Pelos vistos o que aconteceu no passado a Fernão de Magalhães, continua a acontecer hoje a muitos navegadores-professores! E é por isso que aqui o reproduzo, desde já o disponibilizando livremente para outro qualquer Agrupamento de Escolas que o queira aproveitar e se porventura quiser fazer um Projecto Educativo… onde impere a coragem e a determinação:
« 3.5.4.2 - Educação Especial
A promoção da acessibilidade ao meio, aos transportes e às tecnologias da informação e da comunicação, a par da mudança de atitudes da população em geral é uma condição indispensável ao exercício dos direitos de cidadania e uma garantia à participação na vida social, económica, cultural e política para todos e sobretudo para os alunos com necessidades educativas especiais (NEE).

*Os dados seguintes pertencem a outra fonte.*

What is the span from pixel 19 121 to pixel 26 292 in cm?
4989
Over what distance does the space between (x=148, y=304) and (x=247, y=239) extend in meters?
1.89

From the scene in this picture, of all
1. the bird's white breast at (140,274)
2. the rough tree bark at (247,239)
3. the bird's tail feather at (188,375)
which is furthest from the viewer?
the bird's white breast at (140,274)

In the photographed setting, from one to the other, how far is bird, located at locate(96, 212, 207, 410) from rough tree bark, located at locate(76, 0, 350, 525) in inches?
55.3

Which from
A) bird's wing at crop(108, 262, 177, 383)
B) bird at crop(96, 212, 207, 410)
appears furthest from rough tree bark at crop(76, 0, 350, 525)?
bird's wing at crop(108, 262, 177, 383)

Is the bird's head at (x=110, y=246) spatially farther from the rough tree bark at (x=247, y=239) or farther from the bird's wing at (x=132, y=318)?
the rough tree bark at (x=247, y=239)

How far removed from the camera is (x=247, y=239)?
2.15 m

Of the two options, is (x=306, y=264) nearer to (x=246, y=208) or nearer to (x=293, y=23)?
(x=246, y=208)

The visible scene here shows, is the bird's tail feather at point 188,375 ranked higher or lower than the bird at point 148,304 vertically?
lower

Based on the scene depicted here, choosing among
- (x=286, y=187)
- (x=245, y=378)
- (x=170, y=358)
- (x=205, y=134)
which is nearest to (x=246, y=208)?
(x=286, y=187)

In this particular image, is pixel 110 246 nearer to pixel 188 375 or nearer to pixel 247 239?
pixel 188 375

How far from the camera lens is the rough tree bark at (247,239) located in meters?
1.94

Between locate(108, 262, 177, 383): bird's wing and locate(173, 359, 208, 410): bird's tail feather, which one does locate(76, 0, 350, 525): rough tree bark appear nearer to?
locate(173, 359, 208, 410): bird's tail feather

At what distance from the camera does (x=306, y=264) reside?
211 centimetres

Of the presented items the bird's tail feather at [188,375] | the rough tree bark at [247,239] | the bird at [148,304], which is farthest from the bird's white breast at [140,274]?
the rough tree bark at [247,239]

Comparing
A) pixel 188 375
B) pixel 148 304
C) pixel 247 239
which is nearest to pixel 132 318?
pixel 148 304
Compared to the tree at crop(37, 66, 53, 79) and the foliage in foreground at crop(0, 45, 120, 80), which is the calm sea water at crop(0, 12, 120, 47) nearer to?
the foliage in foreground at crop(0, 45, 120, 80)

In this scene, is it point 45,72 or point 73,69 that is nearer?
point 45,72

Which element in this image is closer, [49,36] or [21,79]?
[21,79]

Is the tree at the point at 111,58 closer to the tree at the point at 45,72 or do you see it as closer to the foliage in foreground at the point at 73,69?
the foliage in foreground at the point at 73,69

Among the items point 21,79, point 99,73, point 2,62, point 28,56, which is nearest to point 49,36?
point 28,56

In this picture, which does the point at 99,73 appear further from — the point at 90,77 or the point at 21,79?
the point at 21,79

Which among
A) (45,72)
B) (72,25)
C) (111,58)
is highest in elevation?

O novo paradigma da avaliação das NEE, por referência à Classificação Internacional da Funcionalidade, Incapacidade e Saúde (CIF) da Organização Mundial de Saúde, vai ao encontro das exigências decorrentes de uma avaliação dinâmica, interactiva e multidimensional das NEE, que pela sua estrutura e objectivos permite classificar não apenas os níveis de funcionalidade e incapacidade do indivíduo, mas também os factores ambientais que podem funcionar como barreiras ou facilitadores dessa funcionalidade.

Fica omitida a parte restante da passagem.